### Source records
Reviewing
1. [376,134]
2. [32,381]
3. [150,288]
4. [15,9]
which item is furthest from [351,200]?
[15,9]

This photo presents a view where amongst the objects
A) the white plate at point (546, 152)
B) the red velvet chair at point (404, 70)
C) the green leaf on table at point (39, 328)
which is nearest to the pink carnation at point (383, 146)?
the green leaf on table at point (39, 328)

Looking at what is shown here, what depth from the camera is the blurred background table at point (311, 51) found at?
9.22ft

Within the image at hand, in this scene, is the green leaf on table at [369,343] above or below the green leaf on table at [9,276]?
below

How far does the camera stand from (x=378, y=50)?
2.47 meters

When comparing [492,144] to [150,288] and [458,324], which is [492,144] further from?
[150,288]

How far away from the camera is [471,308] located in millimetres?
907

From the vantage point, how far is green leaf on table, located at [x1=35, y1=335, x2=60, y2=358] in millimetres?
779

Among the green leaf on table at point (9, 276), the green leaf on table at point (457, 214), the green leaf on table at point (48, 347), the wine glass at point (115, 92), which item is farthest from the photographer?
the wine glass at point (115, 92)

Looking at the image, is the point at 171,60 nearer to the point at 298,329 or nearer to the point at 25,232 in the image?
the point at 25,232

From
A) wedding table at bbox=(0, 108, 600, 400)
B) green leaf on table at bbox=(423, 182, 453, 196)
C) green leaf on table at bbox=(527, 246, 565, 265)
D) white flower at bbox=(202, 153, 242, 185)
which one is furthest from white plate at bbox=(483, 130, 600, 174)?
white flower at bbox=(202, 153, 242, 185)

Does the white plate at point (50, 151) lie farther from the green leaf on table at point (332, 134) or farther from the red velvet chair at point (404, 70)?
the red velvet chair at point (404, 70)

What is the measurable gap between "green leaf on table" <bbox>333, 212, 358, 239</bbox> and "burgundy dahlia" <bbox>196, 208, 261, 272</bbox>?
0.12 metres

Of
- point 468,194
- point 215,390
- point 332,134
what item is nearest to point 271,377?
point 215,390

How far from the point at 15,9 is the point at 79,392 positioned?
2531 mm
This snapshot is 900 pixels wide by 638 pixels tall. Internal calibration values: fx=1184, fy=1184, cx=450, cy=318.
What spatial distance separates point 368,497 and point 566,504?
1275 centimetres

### Aim of the exercise
Copy out every line of the material above, word for word and in the same order.

### Task output
Reviewing
1. [376,134]
2. [32,381]
3. [150,288]
4. [15,9]
which item is furthest from [351,200]?
[15,9]

This photo presents a view where amongst the objects
A) the white plate at point (546, 152)
B) the red velvet chair at point (404, 70)
C) the green leaf on table at point (39, 328)
which is nearest to the pink carnation at point (383, 146)?
the green leaf on table at point (39, 328)

Looking at what is shown here, what depth from the camera is the blurred background table at point (311, 51) found at?
9.22ft

Within the image at hand, in this scene, is the green leaf on table at [369,343] above or below the green leaf on table at [9,276]?
below

How far does the camera stand from (x=378, y=50)?
2.47 meters

When comparing [492,144] to [150,288] and [458,324], which is [492,144] further from?
[150,288]

How far away from the camera is [471,308] located in millimetres?
907

From the vantage point, how far is green leaf on table, located at [x1=35, y1=335, x2=60, y2=358] in millimetres?
779

Among the green leaf on table at point (9, 276), the green leaf on table at point (457, 214), the green leaf on table at point (48, 347), the wine glass at point (115, 92), which item is farthest from the photographer?
the wine glass at point (115, 92)

Looking at the image, is the point at 171,60 nearer to the point at 298,329 or nearer to the point at 25,232 in the image?
the point at 25,232

From
A) wedding table at bbox=(0, 108, 600, 400)
B) green leaf on table at bbox=(423, 182, 453, 196)
C) green leaf on table at bbox=(527, 246, 565, 265)
D) white flower at bbox=(202, 153, 242, 185)
which one is furthest from white plate at bbox=(483, 130, 600, 174)?
white flower at bbox=(202, 153, 242, 185)

Does the white plate at point (50, 151) lie farther from the green leaf on table at point (332, 134) or farther from the red velvet chair at point (404, 70)?
the red velvet chair at point (404, 70)

What is the measurable gap between "green leaf on table" <bbox>333, 212, 358, 239</bbox> and "burgundy dahlia" <bbox>196, 208, 261, 272</bbox>?
0.12 metres

Of
- point 468,194
- point 215,390
- point 332,134
what item is nearest to point 271,377?
point 215,390

How far from the point at 15,9 is the point at 79,392 positioned?
2531 mm
This snapshot is 900 pixels wide by 638 pixels tall. Internal calibration values: fx=1184, fy=1184, cx=450, cy=318.
What spatial distance separates point 368,497 and point 566,504?
1275 centimetres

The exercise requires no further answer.